Sunday, February 10, 2008

Lose an Organ, Lose Weight

It's now over a week since I got sick prior to the appendicitis and I weigh around 4kg (8.8lb) less!  If you add that to the 6kg (13.2lb) that I lost since November, you have a whole Olsen twin!  Granted, my weight loss since November was a combination of a) lots of exercise b) low-carb eating and c) a couple of colon cleansings in New York; a more preferential way to lose it than that of the last seven days!  My friend the breeder is currently undergoing her own method of post-partum weight loss, involving eating a dodgy chicken stroganoff in India... ouch.  Despite the fact that I weigh a considerable 65kg (143lb), it amused me that in the hospital the nurses wouldn't give me intra-muscular injections in my arm because they said it was 'too thin,' opting for my 'fatter' thigh instead.  My complaint that I was thin because they didn't feed me for two days went unheard.  Let's recap:  my diet for the first day after surgery comprised of two capfuls of water, and the next day wasn't much better.  My pleas for a cup of tea went unheard as their version of the 'liquid diet' didn't include my favourite morning beverage, but did include foaming pineapple juice and something resembling dish water labelled 'soup.'  So I got rather excited when I saw barley water on the menu; it took me straight back to the days of summer and picnics when I was a kid, sipping Robinsons Barley Water during Wimbledon.... Of course, in India things are not quite as they seem.  Or maybe they are EXACTLY what they seem.  I waited a half hour until the barley water arrived.  In a flask.  Lukewarm.  Beige foam on top.  And looking, smelling - and tasting - like flour and water glue paste.  It was indeed barley water.  But not Robinsons.  And definitely not for me!  Please Britvic, don't buy and bottle this one! 

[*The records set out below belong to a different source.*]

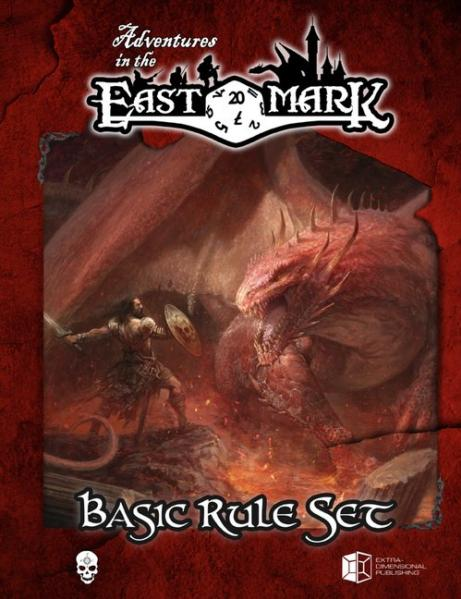 Adventures In The East Mark RPG: Red Box Edition
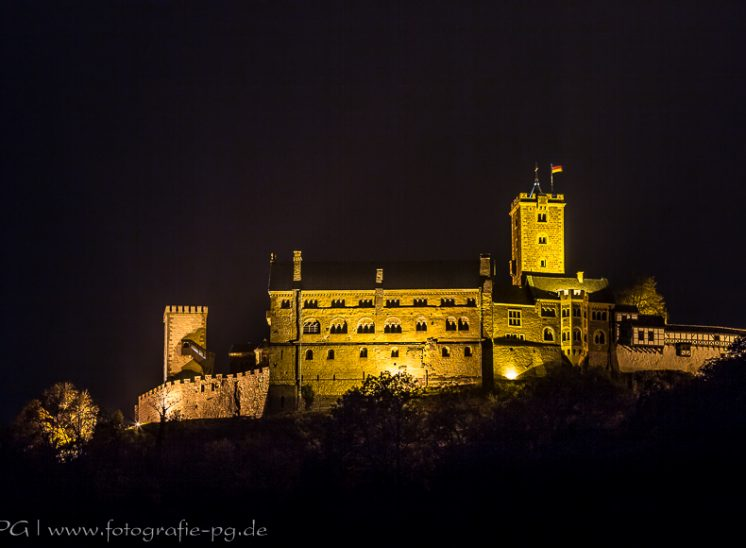 Wartburg @ Night
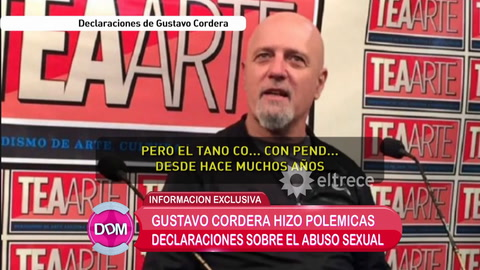 Calamaro: La condena social a Cordera es un peligroso antecedente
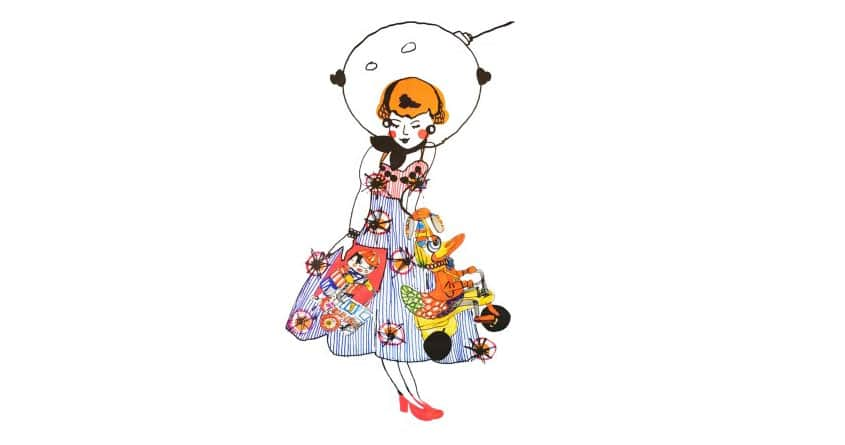 Space Doll by MissVDesigns on Threadless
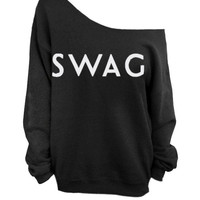 Swag Black Slouchy Oversized Sweater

Saturday, February 09, 2008

Worm's Eye View

If you ever wondered what went on during an appendectomy, here it is, with helpful commentary:

I left my appendix in Bengaloooooo-ru...

... not quite as catchy as Tony's Bennett's Heart/San Francisco version, but more factually accurate.  What began as a Thursday post-dinner, "ooh, I have a case of Delhi-belly," to a Friday night of, "ooh, I think I'm in labour but am not pregnant," to a Saturday, "not hungry, not sure why, not sick, but something's wrong..." ended up with me being admitted, feverish and rashy, on Sunday to The Manipal Hospital, suspected of everything from malaria to dengue fever to cholera (that will teach me to mention it on this blog!)

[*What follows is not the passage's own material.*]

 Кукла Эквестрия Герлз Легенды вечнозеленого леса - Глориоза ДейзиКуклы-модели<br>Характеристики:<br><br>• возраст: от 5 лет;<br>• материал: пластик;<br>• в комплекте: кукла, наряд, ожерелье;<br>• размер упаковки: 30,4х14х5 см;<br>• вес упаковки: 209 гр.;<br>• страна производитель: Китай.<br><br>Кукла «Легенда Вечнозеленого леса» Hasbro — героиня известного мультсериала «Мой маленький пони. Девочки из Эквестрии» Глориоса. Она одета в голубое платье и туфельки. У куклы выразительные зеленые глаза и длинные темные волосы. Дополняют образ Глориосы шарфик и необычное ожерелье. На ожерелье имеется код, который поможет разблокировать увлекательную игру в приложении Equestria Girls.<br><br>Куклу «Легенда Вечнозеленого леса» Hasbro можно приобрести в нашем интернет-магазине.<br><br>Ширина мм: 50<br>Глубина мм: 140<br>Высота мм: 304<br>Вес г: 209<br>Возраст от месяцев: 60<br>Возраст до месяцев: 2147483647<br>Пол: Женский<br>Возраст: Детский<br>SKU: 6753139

After extensive blood tests, x-rays, urine tests, ultrasounds, and a CT scan - and reluctantly being admitted to the luxurious 11th floor - it was quickly determined that I had an inflamed appendix - appendicitis - and it needed to come out.  (Image NOT to scale - and NOT mine!)

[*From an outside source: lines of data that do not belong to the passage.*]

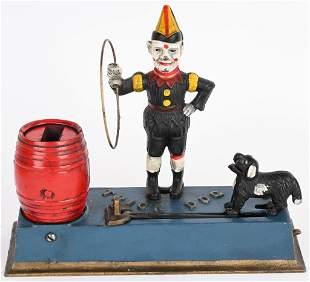 HUBLEY TRICK DOG MECHANICAL BANK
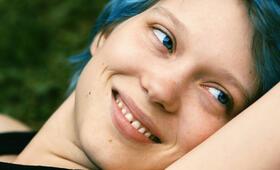 Blau ist eine warme Farbe mit Léa Seydoux - Bild 16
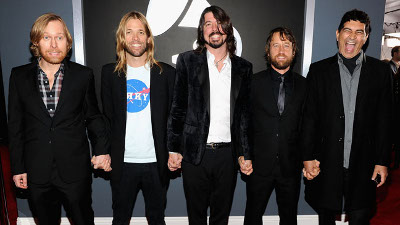 Foo Fighters (Forrás: hollywoodreporter.com)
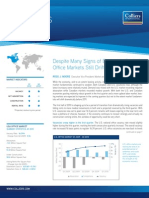 North America Office Highlights 1Q 2010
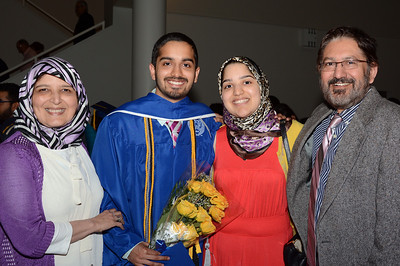 2014_Basic_Sciences_Commencement_hr_0694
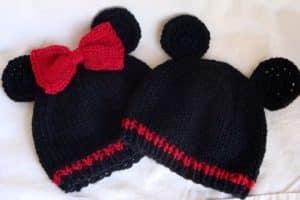 2 puntos para gorros tejidos de mickey mouse niño y niña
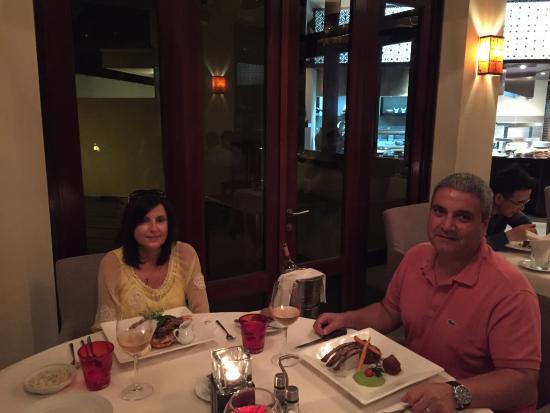 Le Cardinal Exclusive Resort: diner en amoureux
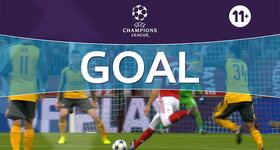 Goal: Bayern Munich 1 - 0 Arsenal : 11', Robben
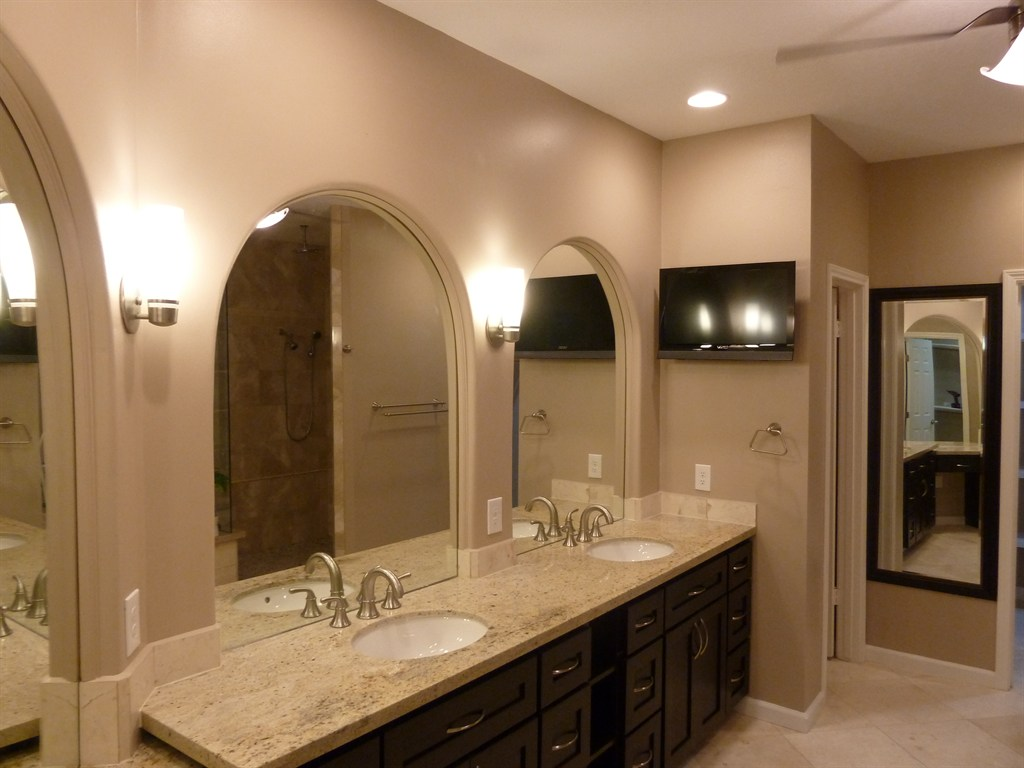 Houston Remodeling Company Everhart Construction Launches New – Bathroom Construction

Redundant body parts:  I have a history of getting traditionally childhood diseases later in life - tonsils out at 21 and chickenpox around 25 - and of getting rid of unnecessary body parts - tonsils, being one, and I was born without wisdom teeth (you don't need them, we've progressed genetically since then) and even an incisor (when was the last time you needed it to chew up a carcass?)  So, getting rid of this useless 'appendage' was a no-brainer.  Except for the fact that I've never had a 'real' operation, nor have I ever had stitches (a fact I was quite proud of just a week ago... again, that will teach me to talk about these things!), and that it would severely curtail my extensive travel plans over the next few weeks!!!  Oh, and the minor issue that in the whole time in India I haven't even dared go to the dentist for fear of some hideous infection, let alone have someone slice me open, poke around inside, and stitch me back up again.

All roads lead to Yorkshire:  My surgeon, however, was pretty convincing.  A lovely man, who trained in the UK and of course, worked at Bradford Royal Infirmary in his time.  For those of you not familiar, Bradford is the curry capital of England and whenever I go home to Yorkshire, I head there for a curry and feel I have been transported back to Bangalore, although it has a greater Muslim than Hindu population.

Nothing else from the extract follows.